• [PROBLEM STATEMENT]
Retype the following data exactly, everything from the line containing "As shown in" down to the line containing "97.0 inches".

• [THE RECORDS]
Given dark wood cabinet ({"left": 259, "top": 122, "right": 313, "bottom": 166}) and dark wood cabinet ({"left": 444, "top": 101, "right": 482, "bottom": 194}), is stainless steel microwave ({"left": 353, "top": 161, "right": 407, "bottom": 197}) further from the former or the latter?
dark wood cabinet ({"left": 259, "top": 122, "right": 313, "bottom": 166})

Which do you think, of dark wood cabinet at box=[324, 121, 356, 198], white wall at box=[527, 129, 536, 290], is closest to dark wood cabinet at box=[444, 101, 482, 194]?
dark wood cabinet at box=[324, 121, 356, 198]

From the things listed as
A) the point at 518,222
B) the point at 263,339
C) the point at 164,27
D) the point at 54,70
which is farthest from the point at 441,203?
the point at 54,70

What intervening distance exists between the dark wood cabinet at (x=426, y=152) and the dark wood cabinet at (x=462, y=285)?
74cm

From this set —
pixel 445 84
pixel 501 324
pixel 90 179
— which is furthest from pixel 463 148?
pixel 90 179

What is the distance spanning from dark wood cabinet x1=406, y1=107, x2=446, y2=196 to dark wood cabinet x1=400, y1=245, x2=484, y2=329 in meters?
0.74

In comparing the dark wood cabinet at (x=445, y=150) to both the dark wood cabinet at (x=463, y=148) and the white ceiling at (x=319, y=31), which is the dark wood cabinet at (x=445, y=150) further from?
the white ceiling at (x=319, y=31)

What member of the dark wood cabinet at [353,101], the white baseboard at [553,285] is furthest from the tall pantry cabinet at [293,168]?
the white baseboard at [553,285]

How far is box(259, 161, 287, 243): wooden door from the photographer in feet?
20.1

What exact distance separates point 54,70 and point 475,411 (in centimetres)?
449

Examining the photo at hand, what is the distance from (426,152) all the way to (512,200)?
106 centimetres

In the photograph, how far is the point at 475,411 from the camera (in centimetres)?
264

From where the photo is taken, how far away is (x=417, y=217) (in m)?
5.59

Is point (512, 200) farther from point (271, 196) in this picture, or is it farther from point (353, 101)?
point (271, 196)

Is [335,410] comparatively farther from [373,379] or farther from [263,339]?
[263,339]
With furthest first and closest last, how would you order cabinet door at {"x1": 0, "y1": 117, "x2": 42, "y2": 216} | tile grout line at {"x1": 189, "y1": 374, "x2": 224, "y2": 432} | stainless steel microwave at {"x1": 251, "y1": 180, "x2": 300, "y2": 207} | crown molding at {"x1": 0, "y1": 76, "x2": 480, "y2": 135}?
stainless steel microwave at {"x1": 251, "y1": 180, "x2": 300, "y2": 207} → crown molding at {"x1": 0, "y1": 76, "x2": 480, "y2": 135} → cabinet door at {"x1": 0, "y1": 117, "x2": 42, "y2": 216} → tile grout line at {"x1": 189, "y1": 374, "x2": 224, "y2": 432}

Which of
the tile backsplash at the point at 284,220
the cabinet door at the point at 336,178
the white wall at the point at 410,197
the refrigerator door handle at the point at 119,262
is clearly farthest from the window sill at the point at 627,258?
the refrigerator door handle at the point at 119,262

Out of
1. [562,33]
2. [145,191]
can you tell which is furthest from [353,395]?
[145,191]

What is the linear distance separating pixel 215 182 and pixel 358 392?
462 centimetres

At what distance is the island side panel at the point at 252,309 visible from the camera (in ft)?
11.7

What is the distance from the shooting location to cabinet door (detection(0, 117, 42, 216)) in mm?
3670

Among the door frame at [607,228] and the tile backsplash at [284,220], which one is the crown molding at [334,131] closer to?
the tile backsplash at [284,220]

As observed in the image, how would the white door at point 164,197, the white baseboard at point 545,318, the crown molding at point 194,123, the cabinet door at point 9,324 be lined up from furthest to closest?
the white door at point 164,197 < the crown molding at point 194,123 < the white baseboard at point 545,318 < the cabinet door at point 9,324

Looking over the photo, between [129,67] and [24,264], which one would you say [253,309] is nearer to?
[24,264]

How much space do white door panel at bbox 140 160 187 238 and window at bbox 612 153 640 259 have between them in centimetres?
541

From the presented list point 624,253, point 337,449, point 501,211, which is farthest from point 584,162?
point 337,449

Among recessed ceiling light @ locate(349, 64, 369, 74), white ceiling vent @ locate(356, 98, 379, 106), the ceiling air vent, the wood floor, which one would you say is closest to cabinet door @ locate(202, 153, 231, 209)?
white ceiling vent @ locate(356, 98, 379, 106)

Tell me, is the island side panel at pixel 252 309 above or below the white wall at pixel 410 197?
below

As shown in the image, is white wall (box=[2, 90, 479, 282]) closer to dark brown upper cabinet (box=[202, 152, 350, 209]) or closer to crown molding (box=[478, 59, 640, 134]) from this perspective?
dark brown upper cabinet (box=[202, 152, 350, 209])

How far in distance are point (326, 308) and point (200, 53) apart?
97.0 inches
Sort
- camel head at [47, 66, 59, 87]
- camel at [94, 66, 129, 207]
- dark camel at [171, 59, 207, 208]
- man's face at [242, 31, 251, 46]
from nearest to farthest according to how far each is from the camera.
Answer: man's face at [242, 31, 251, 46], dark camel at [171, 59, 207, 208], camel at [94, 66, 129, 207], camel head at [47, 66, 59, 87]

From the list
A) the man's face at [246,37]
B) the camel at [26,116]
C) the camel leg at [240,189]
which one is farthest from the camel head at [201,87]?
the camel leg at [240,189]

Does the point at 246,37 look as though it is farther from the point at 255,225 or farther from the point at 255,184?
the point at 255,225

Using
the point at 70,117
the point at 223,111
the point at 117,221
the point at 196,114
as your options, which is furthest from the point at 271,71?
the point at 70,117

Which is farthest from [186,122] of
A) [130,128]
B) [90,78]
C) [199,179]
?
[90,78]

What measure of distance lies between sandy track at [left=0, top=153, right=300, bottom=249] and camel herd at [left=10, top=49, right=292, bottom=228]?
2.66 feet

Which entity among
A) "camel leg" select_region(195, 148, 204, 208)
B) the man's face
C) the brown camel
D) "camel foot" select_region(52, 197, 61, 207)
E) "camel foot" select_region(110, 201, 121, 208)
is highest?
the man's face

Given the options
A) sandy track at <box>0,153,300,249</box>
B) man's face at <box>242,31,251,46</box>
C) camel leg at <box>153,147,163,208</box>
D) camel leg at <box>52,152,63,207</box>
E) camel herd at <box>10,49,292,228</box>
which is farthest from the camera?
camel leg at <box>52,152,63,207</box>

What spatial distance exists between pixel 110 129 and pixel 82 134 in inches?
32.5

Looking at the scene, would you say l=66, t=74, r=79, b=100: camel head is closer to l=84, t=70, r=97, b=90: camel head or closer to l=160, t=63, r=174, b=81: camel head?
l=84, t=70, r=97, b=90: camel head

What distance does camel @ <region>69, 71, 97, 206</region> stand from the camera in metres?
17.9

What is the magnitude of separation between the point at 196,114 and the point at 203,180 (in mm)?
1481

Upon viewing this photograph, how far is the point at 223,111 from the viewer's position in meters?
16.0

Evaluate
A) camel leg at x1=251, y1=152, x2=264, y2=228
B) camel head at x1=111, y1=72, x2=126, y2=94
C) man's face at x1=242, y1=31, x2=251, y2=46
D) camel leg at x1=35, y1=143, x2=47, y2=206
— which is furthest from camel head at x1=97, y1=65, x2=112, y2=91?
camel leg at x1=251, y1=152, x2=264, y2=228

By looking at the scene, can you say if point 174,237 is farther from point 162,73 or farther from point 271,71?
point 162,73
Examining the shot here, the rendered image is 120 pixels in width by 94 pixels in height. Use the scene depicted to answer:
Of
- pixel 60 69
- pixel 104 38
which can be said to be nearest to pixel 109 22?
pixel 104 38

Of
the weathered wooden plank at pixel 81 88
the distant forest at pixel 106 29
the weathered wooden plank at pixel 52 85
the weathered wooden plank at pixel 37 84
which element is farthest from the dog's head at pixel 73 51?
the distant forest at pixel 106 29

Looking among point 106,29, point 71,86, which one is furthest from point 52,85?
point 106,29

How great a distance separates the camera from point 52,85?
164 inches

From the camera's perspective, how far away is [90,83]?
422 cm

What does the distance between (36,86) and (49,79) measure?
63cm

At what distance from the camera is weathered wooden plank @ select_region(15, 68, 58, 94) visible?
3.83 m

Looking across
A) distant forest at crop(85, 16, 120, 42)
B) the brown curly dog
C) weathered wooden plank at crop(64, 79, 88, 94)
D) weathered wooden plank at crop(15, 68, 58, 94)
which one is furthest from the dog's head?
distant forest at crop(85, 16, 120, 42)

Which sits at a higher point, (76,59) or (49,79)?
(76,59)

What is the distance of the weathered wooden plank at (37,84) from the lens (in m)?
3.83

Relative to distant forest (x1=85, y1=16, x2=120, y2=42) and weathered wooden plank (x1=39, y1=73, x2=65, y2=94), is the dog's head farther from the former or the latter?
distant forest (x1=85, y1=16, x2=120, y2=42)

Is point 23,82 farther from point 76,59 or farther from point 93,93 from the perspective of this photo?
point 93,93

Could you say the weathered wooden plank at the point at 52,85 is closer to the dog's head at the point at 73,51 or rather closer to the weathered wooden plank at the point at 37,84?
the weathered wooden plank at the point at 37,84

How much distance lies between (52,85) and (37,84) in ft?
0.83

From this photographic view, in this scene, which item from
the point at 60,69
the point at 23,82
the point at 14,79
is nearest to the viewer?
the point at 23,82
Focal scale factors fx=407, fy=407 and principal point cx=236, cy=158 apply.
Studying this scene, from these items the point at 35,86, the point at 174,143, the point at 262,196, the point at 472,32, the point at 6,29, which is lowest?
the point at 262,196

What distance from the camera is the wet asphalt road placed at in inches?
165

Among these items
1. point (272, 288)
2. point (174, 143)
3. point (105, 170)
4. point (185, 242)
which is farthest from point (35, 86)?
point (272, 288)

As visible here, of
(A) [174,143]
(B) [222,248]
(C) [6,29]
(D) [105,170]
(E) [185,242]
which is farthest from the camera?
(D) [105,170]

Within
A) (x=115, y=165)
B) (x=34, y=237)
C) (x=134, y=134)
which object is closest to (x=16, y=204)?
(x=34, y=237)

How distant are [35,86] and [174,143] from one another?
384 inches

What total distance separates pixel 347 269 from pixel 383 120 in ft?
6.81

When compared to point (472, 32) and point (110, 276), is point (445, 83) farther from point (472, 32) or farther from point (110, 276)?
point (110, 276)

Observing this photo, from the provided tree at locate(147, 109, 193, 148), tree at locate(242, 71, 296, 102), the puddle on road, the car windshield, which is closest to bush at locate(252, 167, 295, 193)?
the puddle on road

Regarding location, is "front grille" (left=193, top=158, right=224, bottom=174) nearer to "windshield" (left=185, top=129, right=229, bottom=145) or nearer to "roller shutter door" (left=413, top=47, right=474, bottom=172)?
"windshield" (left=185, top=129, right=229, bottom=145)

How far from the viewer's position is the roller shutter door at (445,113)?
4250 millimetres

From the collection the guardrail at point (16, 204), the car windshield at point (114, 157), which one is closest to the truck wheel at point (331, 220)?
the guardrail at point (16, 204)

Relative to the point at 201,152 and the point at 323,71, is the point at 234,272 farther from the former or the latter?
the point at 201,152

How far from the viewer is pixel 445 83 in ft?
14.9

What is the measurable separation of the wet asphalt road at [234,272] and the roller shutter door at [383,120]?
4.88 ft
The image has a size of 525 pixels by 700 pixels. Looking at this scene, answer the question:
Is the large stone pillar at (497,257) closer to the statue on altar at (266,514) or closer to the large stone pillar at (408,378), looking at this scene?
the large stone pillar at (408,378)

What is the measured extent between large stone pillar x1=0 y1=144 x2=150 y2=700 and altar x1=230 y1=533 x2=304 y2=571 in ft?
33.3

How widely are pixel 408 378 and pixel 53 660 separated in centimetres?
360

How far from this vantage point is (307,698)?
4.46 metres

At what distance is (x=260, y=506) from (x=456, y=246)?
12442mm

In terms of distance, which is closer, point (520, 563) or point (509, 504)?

• [WRITTEN SOLUTION]
As shown in the image, is white wall (box=[2, 90, 479, 282]) closer to dark brown upper cabinet (box=[202, 152, 350, 209]) or closer to crown molding (box=[478, 59, 640, 134]) from this perspective?
dark brown upper cabinet (box=[202, 152, 350, 209])

How far in distance are point (326, 308) and point (200, 53) apart?
97.0 inches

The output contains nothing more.